Während Berteau seinen Plan entwickelte, fingen der Uniformierte und Berger unisono an zu grinsen. Er mißverstand den Gesichtsausdruck seiner Gegenüber, glaubte, dieser bezöge sich auf seine Glaubwürdigkeit als Maler und reagierte empfindlich. "Was soll das Gefeixe?", fauchte er, " ich habe das schließlich mal studiert. Mag sein, daß ich etwas aus der Übung bin, aber zur Tarnung sollte es allemal noch reichen."
Berger bemühte sich, einen ernsten Gesichtsausdruck zurückzugewinnen und wiegelte ab:
"Ist ja gut, Monsieur le Commissaire, es sagt ja keiner was!"
Der Gendarmerieleiter grinste weiter, klärte Berteau jedoch nicht über den Grund seiner Heiterkeit auf.
*****
Den Rest des Vormittags verbrachten sie damit, sich für ihre Observation auszurüsten.

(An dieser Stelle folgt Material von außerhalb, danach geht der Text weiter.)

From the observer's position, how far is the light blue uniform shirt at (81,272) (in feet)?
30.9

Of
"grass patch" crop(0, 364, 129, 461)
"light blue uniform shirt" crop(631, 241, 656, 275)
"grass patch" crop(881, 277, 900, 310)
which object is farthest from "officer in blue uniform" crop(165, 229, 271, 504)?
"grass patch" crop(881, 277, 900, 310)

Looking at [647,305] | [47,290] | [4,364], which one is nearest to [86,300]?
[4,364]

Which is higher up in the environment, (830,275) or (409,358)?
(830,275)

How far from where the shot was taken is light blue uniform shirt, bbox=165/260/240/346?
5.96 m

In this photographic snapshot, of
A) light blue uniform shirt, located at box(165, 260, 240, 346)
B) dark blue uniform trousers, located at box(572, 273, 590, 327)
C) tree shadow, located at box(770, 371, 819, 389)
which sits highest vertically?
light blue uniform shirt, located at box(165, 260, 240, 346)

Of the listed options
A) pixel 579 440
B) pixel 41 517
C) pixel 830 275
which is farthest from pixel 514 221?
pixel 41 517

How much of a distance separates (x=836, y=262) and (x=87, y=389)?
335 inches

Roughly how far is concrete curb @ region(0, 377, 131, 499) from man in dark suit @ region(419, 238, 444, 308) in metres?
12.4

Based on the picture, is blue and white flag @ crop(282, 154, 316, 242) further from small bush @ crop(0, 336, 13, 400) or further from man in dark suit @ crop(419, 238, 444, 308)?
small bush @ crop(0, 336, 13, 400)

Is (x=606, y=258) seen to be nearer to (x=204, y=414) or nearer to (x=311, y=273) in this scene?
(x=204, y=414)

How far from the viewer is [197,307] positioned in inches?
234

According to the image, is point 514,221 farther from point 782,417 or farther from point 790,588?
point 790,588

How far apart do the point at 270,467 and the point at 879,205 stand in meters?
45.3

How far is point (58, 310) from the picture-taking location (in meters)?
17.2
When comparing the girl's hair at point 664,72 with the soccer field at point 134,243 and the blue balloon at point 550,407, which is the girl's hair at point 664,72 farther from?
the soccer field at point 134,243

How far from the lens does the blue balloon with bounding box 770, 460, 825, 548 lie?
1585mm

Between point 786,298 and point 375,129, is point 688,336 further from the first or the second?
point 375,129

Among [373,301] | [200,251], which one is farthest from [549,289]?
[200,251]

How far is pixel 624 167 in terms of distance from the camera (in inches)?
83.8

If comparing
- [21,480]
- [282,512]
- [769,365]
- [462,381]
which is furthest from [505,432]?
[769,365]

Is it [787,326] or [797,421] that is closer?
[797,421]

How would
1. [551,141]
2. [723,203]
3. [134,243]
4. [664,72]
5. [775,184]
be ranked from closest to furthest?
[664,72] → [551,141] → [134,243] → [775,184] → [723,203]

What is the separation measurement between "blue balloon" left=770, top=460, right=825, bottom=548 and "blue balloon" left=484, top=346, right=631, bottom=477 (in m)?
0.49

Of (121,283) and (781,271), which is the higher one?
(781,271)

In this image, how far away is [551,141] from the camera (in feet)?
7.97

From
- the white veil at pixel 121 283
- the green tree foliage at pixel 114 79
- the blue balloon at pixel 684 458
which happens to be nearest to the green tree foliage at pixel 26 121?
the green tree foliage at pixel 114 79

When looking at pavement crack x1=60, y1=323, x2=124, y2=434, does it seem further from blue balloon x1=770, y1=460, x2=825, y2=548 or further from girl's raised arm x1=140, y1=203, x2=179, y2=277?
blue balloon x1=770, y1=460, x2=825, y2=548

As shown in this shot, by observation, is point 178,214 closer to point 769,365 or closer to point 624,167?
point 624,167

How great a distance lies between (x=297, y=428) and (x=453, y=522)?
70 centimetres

Der Kommissar lieh sich bei der Gendarmerie ein starkes Fernglas mit Stativ, dann erstand er in einem Trödelladen in der Stadt eine gebrauchte Staffelei, etwas Zeichenkohle und Papier, sowie einen Satz Aquarellfarben nebst Zubehör. Nachdem er die Absicht hatte, für die nächsten Tage den Beobachtungsposten von Sonnenaufgang bis Sonnenuntergang einzunehmen, beauftragte er Berger, sich um die nötige Logistik zu kümmern.
Dieser organisierte einen Campingtisch, zwei Klapphocker und eine Kühlbox, desweiteren für den heutigen Tag Brot, Käse, Wurst, etwas Roastbeef, einige Flaschen Cidre und Bordeaux. Außerdem besorgte er eine lokale Ausgabe der Ouest France, da Berteau wissen wollte, ob Monpas Wort gehalten hatte.
Um die Mittagszeit hatten sie das Erforderliche zusammen. Berger, der bei längerer Zusammenarbeit mit dem Kommissar um seine Linie fürchtete, war dankbar, daß es dieser anstatt dem gewohnten ausgedehnten Mittagessen bei einem Imbiß in einem Fast-Food-Restaurant beließ.
Gegen dreizehn Uhr dreißig bezogen sie Stellung.
Die Bucht von St. Briac-sur-Mer ist ein schmales, tiefeigeschnittenes Gebilde, fast ähnlich einem Fjord .Eine scharfe Landspitze, gleich einem Kap, begrenzt die Bucht nach Norden zum Golf de St.Malo hin. Von ihr aus verläuft die Küste fast gradlinig ostwärts Richtung St. Lunaire, während sie sich auf der anderen Seite in fast südliche Richtung etwa fünf, sechs Kilometer in unsere gesuchte Bucht erstreckt. Gemessen an ihrer Länge ist diese mit vielleicht eineinhalb Kilometer recht schmal und wird auf der gegenüberliegenden Seite ebenfalls durch eine, allerdings weiter zurückliegende Landspitze begrenzt.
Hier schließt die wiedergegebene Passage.